WYMAGANIA ĆWICZENIA
1: Na podstawie relacji z meczu Fulham – Arsenal wyjaśnij w jednym do trzech zdań, dlaczego wynik 2:1 dla gospodarzy uznano w niej za sprawiedliwy.
2: Kontynuuj relację z meczu Fulham – Arsenal, zaczynając zaraz po jej ostatnim zdaniu.

TREŚĆ DOKUMENTU
Jak nie należy grać w obronie, Fulham 2:1 Arsenal
02.01.2012, 19:24, Sebastian Czarnecki 2269 komentarzy
Czy czerwona kartka może całkowicie zmienić nastawienie jednego zespołu? Odpowiedź brzmi: tak, jeżeli mówimy o Arsenalu. Kanonierzy zupełnie nie poradzili sobie ze stratą jednego z zawodników i całkowicie oddali inicjatywę rywalom, którzy mając nawet jedenastu przeciwników stwarzali sobie ogrom sytuacji.
Niezrozumiały jest fakt o całkowitym cofnięciu się do defensywy i jedynie odpieraniu ataków rywali, co okazało się zgubne w skutkach. Kanonierzy zostali ukarani za swoją słabość, która została w stu procentach wykorzystana przez The Cottagers. To Fulham zakończyło to spotkanie z tarczą, a Arsenal na niej. 2:1 dla gospodarzy jest jak najbardziej sprawiedliwe, a zawodnicy Arsenalu dostali to, na co sobie zapracowali postawą w całym meczu - figę z makiem.
Oto wyjściowe jedenastki obu zespołów:
Arsenal: Szczęsny - Djourou, Mertesacker, Koscielny, Coquelin - Song, Arteta, Ramsey - Walcott, Van Persie, Gervinho
Fulham: Stockdale - Kelly, Hangeland, Senderos, Riise - Sidwell, Murphy, Ruiz, Dempsey, Dembele - Zamora
Spotkanie zaczęło się od mocnego ataku ze strony Kanonierów. Już w drugiej minucie meczu Gervinho mógł pokonać Stockdale'a, jednak przy jego strzale zabrakło odrobiny precyzji.
Kolejne minuty to głównie gra w środku pola i stopniowe rozpoznawanie się przez obie strony. Zarówno Arsenal, jak i Fulham sporadycznie wyprowadzał pojedyncze ataki, ale żaden z nich nie przyniósł nawet najmniejszej korzyści.
W 21. minucie Kanonierzy objęli prowadzenie. Dośrodkowanie Ramseya ze środka pola odbiło się od jednego z defensorów Fulham, po czym spadło na głowę Koscielnego. Francuz dopełnił formalności i zdobył swoją pierwszą bramkę w tym sezonie.

Pytania o sceny na obrazach

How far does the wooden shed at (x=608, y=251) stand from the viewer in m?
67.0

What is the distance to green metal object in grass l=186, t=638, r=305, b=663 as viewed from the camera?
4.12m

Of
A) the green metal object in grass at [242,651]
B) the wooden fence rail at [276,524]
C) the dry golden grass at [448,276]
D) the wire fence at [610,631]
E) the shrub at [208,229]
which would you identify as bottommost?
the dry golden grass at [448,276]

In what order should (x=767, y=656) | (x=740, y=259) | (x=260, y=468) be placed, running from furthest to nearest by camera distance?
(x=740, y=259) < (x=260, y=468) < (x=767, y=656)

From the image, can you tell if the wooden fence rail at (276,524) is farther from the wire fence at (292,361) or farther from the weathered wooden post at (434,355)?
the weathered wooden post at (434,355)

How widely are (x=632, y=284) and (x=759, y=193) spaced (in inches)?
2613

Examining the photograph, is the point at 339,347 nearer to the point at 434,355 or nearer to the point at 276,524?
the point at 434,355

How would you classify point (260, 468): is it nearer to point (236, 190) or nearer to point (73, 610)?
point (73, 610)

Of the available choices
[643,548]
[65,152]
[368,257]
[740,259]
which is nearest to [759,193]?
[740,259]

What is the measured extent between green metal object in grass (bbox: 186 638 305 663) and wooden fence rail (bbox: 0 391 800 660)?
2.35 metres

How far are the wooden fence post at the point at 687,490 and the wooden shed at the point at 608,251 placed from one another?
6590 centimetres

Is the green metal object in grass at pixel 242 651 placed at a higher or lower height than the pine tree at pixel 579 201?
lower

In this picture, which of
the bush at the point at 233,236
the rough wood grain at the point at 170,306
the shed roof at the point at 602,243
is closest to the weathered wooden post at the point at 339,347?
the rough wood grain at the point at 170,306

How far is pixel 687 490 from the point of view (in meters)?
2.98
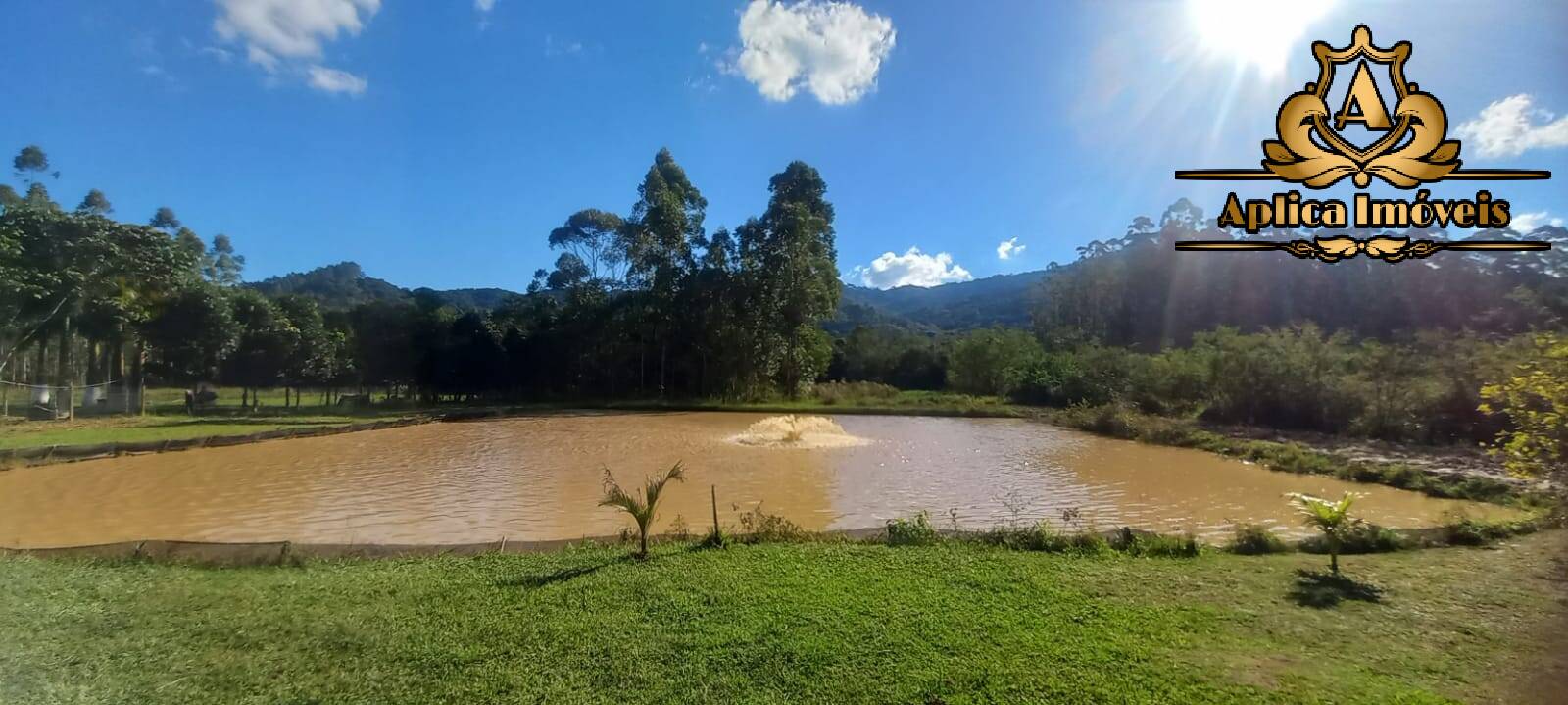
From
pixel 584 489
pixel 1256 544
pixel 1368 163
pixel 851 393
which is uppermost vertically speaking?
pixel 1368 163

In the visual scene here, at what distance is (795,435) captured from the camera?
17.9 metres

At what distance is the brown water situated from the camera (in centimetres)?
842

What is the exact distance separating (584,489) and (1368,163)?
Answer: 1013cm

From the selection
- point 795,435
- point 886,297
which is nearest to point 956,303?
point 886,297

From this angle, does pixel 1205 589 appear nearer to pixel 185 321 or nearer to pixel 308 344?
pixel 185 321

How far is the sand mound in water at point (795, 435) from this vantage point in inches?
681

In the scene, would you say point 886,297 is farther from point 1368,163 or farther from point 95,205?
point 1368,163

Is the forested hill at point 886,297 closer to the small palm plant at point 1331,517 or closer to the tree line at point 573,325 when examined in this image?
the tree line at point 573,325

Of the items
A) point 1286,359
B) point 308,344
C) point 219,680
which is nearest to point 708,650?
point 219,680

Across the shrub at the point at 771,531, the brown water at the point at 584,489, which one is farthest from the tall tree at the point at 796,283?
the shrub at the point at 771,531

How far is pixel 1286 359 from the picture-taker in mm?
18156

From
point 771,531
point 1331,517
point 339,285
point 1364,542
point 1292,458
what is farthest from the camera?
point 339,285

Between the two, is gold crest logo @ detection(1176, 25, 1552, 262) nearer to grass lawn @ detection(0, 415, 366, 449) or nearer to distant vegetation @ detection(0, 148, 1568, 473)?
distant vegetation @ detection(0, 148, 1568, 473)

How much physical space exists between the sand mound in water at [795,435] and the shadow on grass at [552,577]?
1142 cm
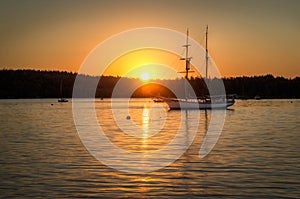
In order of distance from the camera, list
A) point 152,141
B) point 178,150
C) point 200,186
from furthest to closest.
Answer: point 152,141
point 178,150
point 200,186

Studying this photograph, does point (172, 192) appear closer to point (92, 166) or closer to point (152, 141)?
point (92, 166)

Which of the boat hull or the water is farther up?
the boat hull

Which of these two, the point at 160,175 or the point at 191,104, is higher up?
the point at 191,104

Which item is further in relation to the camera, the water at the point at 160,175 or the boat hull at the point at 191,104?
the boat hull at the point at 191,104

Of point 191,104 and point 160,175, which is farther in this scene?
point 191,104

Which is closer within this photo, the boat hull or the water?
the water

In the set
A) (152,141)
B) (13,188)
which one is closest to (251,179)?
(13,188)

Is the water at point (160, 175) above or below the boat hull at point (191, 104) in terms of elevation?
below

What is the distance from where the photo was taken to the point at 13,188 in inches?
672

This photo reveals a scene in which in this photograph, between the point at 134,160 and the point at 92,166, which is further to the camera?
the point at 134,160

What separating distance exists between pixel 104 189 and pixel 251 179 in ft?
20.7

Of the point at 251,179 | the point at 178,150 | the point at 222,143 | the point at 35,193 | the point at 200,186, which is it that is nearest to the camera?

ODPOWIEDZI DO ZADAŃ
1: Po stracie zawodnika Arsenal całkowicie cofnął się do defensywy, jedynie odpierał ataki i oddał inicjatywę rywalom, co okazało się zgubne. Fulham w pełni wykorzystało tę słabość, a zawodnicy Arsenalu dostali to, na co zapracowali swoją postawą w całym meczu.

2:
Minutę później mogło być już 2:0, ale świetnym refleksem popisał się Stockdale, który pewnie zatrzymał strzał Ramseya z najbliższej odległości, a potem dobitkę Aleksa Songa. Mimo, że w obu przypadkach Anglik miał sporo szczęścia, to jednak należy go pochwalić za zimną krew, którą udało mu się zachować aż do samego końca i wyjaśnienia sytuacji.
Gdyby Bryan Ruiz zdobył bramkę w 31. minucie, to odpowiedzialność spadłaby na całą linię defensywy Arsenalu, która bezskutecznie próbowała powstrzymać szarżującego Kostarykanina. Były piłkarz Twente sprawnie wymanewrował kilkoma zawodnikami w czerwono-białych trykotach, po czym oddał strzał obok bramki Szczęsnego.
Do końca pierwszej połowy wynik nie uległ już zmianie, a sama gra nieco się uspokoiła. Kanonierzy zeszli do szatni z jednobramkową przewagą, z czego na pewno mogą być zadowoleni.
Już na początku drugiej odsłony meczu gospodarze chcieli doprowadzić do wyrównania. Najbardziej aktywny w pierwszej połowie Ruiz doszedł do dobrej sytuacji, po czym oddał strzał prosto w Wojtka Szczęsnego.
Kolejne minuty nie przyniosły nam większych wrażeń, gdyż Kanonierzy całkowicie uspokoili grę i nie chcieli wdawać się w otwarty bój, by narazić się na szybkie kontry zawodników Fulham. Podopieczni Arsene'a Wengera starali się jak najdłużej utrzymywać przy piłce, by zniwelować do minimum ataki gospodarzy.
Fulham zdołało groźnie zaatakować dopiero w 64. minucie, i to ze stałego fragmentu gry. Senderos uderzał głową po dośrodkowaniu z rzutu wolnego, ale zabrakło mu naprawdę niewiele.
W 65. minucie Wenger postanowił przeprowadzić zmianę. Całkowicie bezproduktywnego Walcotta zastąpił Tomas Rosicky.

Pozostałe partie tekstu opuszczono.